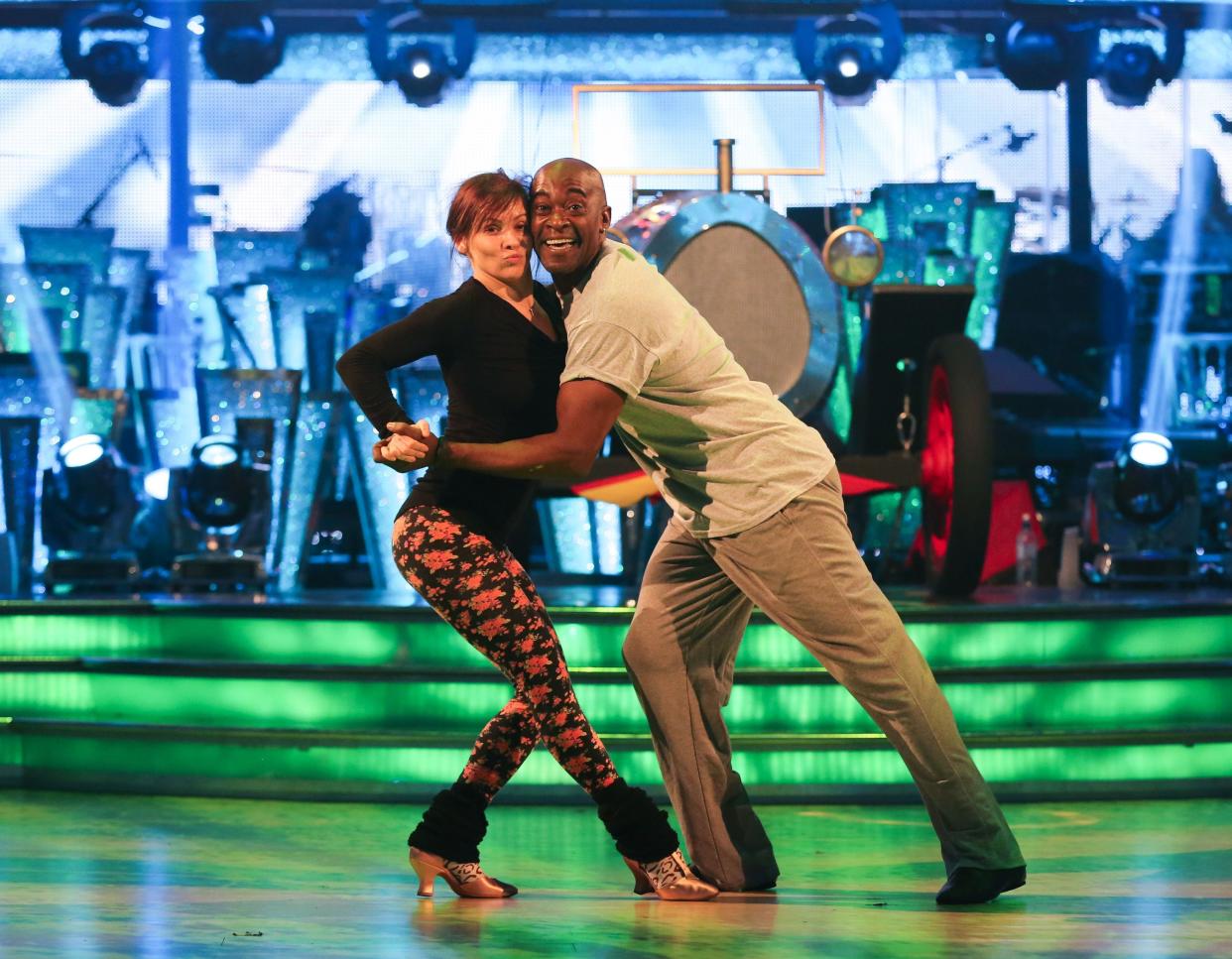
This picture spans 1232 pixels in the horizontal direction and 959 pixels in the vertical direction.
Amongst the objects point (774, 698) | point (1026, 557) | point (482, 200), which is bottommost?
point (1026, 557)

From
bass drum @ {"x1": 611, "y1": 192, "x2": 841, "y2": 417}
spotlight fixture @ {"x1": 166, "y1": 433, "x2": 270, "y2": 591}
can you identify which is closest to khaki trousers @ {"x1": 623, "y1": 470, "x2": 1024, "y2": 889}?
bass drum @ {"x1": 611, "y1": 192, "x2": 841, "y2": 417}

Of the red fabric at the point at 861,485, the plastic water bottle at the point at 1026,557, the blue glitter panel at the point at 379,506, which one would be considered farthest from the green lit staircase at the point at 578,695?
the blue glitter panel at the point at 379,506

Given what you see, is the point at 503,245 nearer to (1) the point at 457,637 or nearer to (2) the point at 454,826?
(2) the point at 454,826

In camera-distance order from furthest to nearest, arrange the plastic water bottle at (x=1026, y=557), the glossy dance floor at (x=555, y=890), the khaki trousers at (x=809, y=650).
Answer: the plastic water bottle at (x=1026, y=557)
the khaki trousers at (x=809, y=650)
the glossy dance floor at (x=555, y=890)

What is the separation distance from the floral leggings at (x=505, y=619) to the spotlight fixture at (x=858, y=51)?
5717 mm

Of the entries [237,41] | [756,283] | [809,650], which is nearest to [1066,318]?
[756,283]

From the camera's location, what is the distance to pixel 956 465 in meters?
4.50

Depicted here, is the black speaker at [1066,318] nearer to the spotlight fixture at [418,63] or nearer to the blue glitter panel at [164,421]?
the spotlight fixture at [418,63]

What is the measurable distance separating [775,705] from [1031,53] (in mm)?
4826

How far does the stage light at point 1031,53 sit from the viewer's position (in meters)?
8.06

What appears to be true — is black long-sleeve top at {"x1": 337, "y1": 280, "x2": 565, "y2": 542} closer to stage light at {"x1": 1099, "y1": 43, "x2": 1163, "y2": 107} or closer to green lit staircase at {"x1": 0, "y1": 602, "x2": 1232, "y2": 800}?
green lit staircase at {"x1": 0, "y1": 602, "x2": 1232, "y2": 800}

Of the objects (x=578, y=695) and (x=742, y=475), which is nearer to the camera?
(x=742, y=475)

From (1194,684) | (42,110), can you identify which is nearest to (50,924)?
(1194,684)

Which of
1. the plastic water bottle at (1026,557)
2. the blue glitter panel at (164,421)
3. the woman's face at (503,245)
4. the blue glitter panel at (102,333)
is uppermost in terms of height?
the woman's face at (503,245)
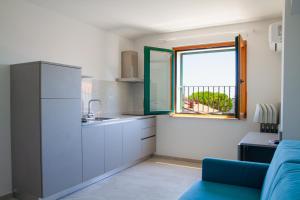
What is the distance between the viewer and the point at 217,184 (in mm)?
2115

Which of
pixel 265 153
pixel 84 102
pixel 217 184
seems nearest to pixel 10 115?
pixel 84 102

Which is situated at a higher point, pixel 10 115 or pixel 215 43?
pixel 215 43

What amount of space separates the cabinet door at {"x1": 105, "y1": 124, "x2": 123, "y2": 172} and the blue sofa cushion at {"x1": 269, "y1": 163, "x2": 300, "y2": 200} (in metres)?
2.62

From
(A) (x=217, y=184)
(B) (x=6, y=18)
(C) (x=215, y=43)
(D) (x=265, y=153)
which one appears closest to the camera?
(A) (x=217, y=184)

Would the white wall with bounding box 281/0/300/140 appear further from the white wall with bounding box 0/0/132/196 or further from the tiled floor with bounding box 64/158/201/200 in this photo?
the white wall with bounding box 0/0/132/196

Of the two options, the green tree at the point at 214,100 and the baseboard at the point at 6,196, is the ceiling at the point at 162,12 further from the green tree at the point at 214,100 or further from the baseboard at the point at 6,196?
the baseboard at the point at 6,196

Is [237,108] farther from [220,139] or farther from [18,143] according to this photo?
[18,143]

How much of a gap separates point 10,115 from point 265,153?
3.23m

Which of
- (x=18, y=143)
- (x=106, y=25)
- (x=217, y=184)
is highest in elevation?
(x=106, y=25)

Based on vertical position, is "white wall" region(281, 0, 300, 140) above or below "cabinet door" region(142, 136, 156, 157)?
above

• • • • • • •

## Stated goal
Beginning at the line that contains "What is the distance between", retype each line of the listing up to and including the last one, exactly as it stands, and nothing else.

## Response
What is the distance between the viewer and the point at 217,184 (in mm)?
2115

Which of
pixel 265 153
pixel 84 102
pixel 217 184
seems nearest to pixel 10 115?
pixel 84 102

Which is situated at a higher point, pixel 10 115 or pixel 215 43?
pixel 215 43

What amount of space separates the cabinet door at {"x1": 105, "y1": 124, "x2": 123, "y2": 172} and the blue sofa cushion at {"x1": 269, "y1": 163, "x2": 300, "y2": 200} (in metres)?
2.62

From
(A) (x=217, y=184)
(B) (x=6, y=18)
(C) (x=215, y=43)
(D) (x=265, y=153)
which one appears closest to the camera?
(A) (x=217, y=184)

Would the white wall with bounding box 281/0/300/140 appear further from the white wall with bounding box 0/0/132/196 or further from the tiled floor with bounding box 64/158/201/200 in this photo?
the white wall with bounding box 0/0/132/196

Of the two options, the green tree at the point at 214,100 and the baseboard at the point at 6,196, is the ceiling at the point at 162,12 further from the green tree at the point at 214,100 or further from the baseboard at the point at 6,196?
the baseboard at the point at 6,196

Is [237,108] farther from [220,139] or farther from [18,143] according to this photo?
[18,143]

How much of a gap separates point 10,115 from point 265,153?
3.23m

Which of
- (x=18, y=143)
- (x=106, y=25)
- (x=217, y=184)
is highest in elevation?
(x=106, y=25)

Based on vertical position, is "white wall" region(281, 0, 300, 140) above or below "cabinet door" region(142, 136, 156, 157)?
above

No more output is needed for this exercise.